TASK OBJECTIVE: Of all the entries below, retype only the lines from the one with "They constructed comprehensive" through the one with "The researchers focused", exactly as they appear.

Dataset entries
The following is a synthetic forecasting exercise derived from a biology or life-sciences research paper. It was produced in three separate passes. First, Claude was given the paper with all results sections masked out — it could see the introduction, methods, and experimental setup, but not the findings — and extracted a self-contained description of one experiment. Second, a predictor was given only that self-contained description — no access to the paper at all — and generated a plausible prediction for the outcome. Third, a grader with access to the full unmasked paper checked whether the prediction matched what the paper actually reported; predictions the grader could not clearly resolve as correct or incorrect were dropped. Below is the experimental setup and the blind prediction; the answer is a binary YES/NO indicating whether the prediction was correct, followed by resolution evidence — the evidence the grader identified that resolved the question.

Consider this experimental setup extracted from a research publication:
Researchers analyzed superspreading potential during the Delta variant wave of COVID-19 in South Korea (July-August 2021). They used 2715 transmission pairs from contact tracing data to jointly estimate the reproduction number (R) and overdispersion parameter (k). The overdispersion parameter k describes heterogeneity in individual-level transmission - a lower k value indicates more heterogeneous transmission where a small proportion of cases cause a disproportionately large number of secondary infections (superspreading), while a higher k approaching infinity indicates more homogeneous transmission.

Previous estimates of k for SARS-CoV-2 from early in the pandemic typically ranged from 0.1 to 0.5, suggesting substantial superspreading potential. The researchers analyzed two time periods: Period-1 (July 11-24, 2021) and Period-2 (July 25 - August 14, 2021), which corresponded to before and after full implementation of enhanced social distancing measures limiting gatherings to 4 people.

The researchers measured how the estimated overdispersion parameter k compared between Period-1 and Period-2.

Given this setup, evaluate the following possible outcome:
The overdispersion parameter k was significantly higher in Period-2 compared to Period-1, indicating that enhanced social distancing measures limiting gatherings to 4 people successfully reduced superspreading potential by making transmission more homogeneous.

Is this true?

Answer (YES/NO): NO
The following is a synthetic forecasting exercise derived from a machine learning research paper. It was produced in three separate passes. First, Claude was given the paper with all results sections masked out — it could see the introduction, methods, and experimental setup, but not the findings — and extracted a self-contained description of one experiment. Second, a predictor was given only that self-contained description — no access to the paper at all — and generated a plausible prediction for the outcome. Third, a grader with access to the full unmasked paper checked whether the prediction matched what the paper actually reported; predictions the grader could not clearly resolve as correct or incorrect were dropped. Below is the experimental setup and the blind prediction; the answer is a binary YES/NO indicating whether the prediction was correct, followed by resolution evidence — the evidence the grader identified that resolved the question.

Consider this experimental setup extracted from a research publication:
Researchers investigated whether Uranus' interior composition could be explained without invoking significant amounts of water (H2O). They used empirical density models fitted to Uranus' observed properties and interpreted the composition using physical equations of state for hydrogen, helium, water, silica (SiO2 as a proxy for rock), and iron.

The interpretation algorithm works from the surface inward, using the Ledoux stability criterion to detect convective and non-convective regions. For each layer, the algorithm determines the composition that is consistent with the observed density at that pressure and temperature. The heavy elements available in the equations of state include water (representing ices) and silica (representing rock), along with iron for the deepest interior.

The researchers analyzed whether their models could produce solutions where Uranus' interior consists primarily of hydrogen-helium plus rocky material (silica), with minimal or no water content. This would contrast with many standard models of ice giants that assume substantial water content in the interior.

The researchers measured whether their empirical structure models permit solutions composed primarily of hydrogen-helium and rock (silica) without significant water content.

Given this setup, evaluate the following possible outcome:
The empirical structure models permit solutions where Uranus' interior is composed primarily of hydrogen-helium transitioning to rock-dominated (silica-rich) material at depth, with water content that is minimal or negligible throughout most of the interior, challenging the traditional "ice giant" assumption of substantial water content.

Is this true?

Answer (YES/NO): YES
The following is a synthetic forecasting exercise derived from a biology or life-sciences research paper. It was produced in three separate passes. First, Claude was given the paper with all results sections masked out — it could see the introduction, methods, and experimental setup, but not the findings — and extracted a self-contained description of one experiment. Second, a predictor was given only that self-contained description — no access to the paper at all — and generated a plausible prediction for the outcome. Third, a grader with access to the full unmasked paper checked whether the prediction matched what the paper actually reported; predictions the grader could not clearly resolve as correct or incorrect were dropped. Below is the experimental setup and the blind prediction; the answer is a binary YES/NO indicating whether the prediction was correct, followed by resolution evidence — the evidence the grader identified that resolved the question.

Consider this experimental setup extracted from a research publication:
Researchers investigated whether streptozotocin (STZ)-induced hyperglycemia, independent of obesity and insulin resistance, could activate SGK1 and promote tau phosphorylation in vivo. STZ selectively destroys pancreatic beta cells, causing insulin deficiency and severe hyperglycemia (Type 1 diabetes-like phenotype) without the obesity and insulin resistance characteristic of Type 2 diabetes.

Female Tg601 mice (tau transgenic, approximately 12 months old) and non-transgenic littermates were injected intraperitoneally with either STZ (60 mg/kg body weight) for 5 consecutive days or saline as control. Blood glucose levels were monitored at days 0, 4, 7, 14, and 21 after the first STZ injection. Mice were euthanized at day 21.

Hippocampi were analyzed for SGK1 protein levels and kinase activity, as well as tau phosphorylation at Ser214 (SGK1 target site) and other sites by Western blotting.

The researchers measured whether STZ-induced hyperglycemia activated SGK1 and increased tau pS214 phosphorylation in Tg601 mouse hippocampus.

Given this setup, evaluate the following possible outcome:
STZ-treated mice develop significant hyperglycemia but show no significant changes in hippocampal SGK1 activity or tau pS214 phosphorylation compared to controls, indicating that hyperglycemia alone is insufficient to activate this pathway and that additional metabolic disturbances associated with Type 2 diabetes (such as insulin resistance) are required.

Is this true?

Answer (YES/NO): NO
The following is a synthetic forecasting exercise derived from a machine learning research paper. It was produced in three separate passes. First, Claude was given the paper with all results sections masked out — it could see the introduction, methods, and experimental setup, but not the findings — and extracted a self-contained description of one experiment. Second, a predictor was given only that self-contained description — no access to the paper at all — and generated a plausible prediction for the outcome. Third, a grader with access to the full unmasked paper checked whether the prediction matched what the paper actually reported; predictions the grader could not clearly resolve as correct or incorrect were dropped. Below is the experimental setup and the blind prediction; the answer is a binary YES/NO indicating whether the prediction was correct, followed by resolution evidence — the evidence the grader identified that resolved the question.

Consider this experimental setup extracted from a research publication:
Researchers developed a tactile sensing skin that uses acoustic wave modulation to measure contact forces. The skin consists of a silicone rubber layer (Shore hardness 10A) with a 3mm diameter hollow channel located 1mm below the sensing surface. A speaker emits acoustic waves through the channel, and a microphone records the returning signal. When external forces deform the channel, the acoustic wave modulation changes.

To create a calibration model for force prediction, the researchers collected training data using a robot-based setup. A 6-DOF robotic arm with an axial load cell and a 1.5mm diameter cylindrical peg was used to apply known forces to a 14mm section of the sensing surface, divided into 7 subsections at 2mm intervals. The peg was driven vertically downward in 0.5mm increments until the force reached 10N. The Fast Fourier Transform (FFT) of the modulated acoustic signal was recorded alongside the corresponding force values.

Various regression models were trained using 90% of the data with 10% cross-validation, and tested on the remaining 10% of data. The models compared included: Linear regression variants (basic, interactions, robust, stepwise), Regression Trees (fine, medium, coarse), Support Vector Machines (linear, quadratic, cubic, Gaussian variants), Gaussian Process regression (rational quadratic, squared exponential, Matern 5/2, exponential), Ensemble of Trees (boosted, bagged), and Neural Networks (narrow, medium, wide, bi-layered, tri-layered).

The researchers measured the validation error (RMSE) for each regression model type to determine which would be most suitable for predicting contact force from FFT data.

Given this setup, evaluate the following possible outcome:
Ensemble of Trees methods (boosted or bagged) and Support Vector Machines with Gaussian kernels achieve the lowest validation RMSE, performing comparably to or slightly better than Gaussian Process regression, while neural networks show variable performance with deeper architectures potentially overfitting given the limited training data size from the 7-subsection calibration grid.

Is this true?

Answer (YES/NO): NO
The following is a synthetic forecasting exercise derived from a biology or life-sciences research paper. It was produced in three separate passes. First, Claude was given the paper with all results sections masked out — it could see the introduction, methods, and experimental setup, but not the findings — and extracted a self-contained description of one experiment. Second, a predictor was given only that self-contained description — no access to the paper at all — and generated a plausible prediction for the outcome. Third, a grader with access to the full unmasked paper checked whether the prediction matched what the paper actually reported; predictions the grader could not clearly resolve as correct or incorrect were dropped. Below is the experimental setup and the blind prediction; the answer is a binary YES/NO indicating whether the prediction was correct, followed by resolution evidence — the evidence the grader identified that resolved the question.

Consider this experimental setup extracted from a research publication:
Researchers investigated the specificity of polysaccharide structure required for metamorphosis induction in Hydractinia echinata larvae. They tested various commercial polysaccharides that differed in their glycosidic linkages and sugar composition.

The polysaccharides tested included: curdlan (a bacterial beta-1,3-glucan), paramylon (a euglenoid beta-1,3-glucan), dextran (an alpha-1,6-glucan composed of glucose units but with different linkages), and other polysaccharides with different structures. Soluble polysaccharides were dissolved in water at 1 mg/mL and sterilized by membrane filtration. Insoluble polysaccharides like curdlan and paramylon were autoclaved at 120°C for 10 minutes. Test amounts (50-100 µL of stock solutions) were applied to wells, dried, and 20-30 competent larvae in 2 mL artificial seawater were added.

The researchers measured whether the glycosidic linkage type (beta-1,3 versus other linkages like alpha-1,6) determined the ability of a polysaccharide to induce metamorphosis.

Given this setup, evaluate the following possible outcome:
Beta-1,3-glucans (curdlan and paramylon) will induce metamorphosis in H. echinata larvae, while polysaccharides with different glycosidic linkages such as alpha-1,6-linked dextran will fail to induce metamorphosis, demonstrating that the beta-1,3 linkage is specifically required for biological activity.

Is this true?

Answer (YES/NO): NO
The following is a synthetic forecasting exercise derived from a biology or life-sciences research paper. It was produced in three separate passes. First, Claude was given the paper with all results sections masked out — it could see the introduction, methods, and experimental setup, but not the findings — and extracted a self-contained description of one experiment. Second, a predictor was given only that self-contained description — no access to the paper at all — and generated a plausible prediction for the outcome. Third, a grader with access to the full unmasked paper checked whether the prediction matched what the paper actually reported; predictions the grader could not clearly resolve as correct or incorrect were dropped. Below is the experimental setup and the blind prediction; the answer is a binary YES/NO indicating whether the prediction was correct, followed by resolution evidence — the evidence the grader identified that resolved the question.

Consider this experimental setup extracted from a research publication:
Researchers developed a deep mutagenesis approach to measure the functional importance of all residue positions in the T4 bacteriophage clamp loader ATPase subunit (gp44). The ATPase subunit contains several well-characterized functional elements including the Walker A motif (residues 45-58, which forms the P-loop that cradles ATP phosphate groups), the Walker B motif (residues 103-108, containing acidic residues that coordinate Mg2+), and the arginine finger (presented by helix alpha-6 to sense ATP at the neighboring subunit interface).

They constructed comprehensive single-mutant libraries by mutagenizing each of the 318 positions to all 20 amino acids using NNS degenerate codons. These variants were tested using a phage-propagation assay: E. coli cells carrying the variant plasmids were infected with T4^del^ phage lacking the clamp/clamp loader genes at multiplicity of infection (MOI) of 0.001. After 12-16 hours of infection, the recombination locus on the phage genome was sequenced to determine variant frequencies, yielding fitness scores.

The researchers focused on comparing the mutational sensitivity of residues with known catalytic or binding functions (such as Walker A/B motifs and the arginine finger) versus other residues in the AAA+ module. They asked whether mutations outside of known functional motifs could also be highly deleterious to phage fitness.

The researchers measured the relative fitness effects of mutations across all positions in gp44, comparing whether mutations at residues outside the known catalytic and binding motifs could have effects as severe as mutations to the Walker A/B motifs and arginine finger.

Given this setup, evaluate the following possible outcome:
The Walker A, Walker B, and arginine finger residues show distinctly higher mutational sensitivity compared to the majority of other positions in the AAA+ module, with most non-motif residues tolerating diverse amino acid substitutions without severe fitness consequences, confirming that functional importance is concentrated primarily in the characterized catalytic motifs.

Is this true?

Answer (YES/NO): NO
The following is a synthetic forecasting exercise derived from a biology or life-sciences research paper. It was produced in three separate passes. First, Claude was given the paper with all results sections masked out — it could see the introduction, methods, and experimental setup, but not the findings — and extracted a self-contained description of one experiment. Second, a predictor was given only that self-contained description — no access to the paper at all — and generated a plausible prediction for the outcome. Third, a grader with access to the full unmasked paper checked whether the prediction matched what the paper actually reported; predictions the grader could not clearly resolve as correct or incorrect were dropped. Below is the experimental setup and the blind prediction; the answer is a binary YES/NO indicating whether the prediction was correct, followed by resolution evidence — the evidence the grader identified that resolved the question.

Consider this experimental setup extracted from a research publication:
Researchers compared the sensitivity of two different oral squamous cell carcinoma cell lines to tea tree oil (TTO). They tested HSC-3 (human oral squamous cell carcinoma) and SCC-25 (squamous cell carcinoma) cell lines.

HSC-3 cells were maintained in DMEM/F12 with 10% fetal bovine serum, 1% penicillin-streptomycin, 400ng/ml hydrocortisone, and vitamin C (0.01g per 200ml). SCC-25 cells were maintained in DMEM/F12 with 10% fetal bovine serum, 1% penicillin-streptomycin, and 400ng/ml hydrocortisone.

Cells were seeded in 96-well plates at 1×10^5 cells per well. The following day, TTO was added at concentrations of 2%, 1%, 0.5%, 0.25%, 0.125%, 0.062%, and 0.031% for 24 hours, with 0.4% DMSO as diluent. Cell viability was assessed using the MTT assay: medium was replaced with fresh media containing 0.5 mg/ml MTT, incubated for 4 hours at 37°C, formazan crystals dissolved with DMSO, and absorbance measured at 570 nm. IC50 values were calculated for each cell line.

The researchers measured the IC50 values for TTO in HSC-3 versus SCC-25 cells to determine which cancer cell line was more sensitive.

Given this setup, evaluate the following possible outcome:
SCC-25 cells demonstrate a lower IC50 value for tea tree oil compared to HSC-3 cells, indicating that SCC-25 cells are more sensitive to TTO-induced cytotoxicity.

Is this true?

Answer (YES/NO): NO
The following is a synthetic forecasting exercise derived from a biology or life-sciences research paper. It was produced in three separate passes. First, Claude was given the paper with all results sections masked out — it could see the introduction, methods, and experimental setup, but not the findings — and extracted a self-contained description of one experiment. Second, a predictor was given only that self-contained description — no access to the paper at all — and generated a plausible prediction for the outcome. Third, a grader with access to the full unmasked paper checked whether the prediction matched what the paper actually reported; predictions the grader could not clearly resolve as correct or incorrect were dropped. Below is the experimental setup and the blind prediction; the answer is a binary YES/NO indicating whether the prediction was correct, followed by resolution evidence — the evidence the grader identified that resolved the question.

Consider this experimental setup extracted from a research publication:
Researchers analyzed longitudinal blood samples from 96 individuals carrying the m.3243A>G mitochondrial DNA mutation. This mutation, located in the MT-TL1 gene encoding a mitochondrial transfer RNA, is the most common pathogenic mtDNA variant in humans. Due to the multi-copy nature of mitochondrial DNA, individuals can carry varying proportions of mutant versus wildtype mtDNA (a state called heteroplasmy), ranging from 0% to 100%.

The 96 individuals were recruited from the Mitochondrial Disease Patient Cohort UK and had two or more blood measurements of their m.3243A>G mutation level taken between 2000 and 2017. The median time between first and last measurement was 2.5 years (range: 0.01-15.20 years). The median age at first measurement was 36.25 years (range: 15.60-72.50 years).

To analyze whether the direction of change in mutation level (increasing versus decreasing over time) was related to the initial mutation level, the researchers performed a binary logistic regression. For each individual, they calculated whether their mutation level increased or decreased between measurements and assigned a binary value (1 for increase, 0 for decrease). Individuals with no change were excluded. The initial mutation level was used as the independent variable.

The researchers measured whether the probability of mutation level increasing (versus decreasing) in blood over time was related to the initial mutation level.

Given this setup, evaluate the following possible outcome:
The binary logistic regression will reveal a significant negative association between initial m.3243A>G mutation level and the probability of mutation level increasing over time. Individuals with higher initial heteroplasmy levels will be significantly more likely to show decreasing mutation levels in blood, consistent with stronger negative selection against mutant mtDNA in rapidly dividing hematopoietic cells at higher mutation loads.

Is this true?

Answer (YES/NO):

EXERCISE OUTPUT:
They constructed comprehensive single-mutant libraries by mutagenizing each of the 318 positions to all 20 amino acids using NNS degenerate codons. These variants were tested using a phage-propagation assay: E. coli cells carrying the variant plasmids were infected with T4^del^ phage lacking the clamp/clamp loader genes at multiplicity of infection (MOI) of 0.001. After 12-16 hours of infection, the recombination locus on the phage genome was sequenced to determine variant frequencies, yielding fitness scores.

The researchers focused on comparing the mutational sensitivity of residues with known catalytic or binding functions (such as Walker A/B motifs and the arginine finger) versus other residues in the AAA+ module. They asked whether mutations outside of known functional motifs could also be highly deleterious to phage fitness.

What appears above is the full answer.